Les Hells Angels du Québec comptent un nouveau membre: Salvatore Brunetti, vu par les policiers en fin de semaine dernière arborant le logo complet du club de motard au dos de sa veste, lors d'une première randonnée en moto de la saison, à Notre-Dame-du-Mont-Carmel, en Mauricie. Au-delà de la simple arrivée d'un nouveau membre, l'ajout de Brunetti, qui a 66 ans de surcroît, est peut-être lourd de sens.

Brunetti n'est pas le dernier venu. Il a déjà été Hells Angels dans le passé, a quitté leurs rangs et a refait le processus pour retrouver ses couleurs. Mais surtout Brunetti a déjà été considéré par des sources policières pratiquement comme un membre de la mafia italienne de Montréal. «Il aurait même pu avoir sa propre famille, une offre en ce sens lui aurait été faite», nous a dit une source qui a requis l'anonymat.

Quoi qu'il en soit, aujourd'hui, Brunetti est très proche de la mafia montréalaise, en particulier des deux Antonio, Vanelli et Mucci, associés depuis des lunes à la cellule calabraise ralliée aux Siciliens après la chute de la famille Violi.
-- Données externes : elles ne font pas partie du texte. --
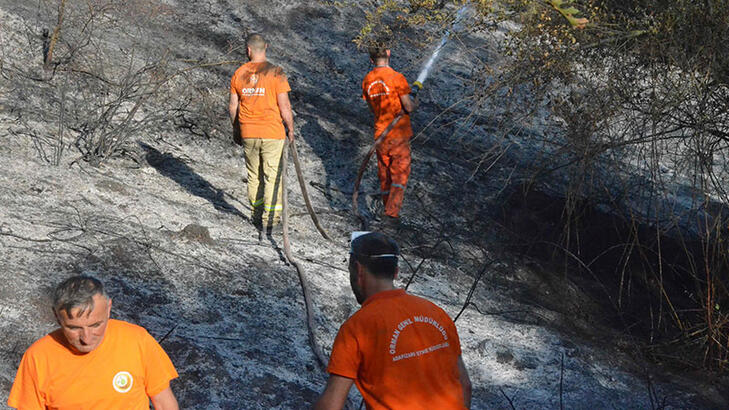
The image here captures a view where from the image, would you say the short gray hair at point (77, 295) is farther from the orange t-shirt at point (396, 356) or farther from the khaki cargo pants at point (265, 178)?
the khaki cargo pants at point (265, 178)

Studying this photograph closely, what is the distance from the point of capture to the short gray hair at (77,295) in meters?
2.71

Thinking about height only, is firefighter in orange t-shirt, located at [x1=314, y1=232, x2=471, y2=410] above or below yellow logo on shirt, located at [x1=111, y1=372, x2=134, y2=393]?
above

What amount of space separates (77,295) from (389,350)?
1.21 metres

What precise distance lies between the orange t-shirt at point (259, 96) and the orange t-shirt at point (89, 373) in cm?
465

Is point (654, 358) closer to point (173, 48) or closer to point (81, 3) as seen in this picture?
point (173, 48)

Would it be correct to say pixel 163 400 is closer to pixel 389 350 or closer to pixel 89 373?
pixel 89 373

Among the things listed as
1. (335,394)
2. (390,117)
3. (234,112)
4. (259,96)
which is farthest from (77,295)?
(390,117)

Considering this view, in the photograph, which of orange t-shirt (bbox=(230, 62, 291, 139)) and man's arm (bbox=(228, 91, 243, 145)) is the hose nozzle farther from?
man's arm (bbox=(228, 91, 243, 145))

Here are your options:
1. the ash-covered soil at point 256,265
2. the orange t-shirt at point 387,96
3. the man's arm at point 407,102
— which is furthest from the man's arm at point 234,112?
the man's arm at point 407,102

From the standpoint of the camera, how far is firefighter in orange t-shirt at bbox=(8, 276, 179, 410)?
9.02 ft

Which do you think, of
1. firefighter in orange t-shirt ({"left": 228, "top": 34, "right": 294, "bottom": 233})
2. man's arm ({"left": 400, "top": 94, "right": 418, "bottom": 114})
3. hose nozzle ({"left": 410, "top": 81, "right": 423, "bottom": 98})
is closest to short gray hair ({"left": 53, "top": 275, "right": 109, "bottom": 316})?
firefighter in orange t-shirt ({"left": 228, "top": 34, "right": 294, "bottom": 233})

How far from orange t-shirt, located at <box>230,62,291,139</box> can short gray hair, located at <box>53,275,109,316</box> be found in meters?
4.68

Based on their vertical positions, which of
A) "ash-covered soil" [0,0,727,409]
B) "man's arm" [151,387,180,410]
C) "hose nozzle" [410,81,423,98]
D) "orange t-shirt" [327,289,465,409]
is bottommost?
"ash-covered soil" [0,0,727,409]

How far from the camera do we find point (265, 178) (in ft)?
24.8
Selon des sources, Brunetti a eu des intérêts dans le bar Sinatra où un attentat a fait un mort en juin 2016. C'est Antonio Vanelli qui était visé, mais le tireur a tué par erreur un client qui lui ressemblait un peu.

Durant l'enquête Magot, par laquelle la défunte Escouade régionale mixte (ERM) de Montréal a décapité le crime organisé montréalais en novembre 2015, Brunetti a été vu en compagnie de Stefano Sollecito, chef intérimaire du clan des Siciliens, au bar Romcafé de Laval, nouveau quartier général de la mafia montréalaise.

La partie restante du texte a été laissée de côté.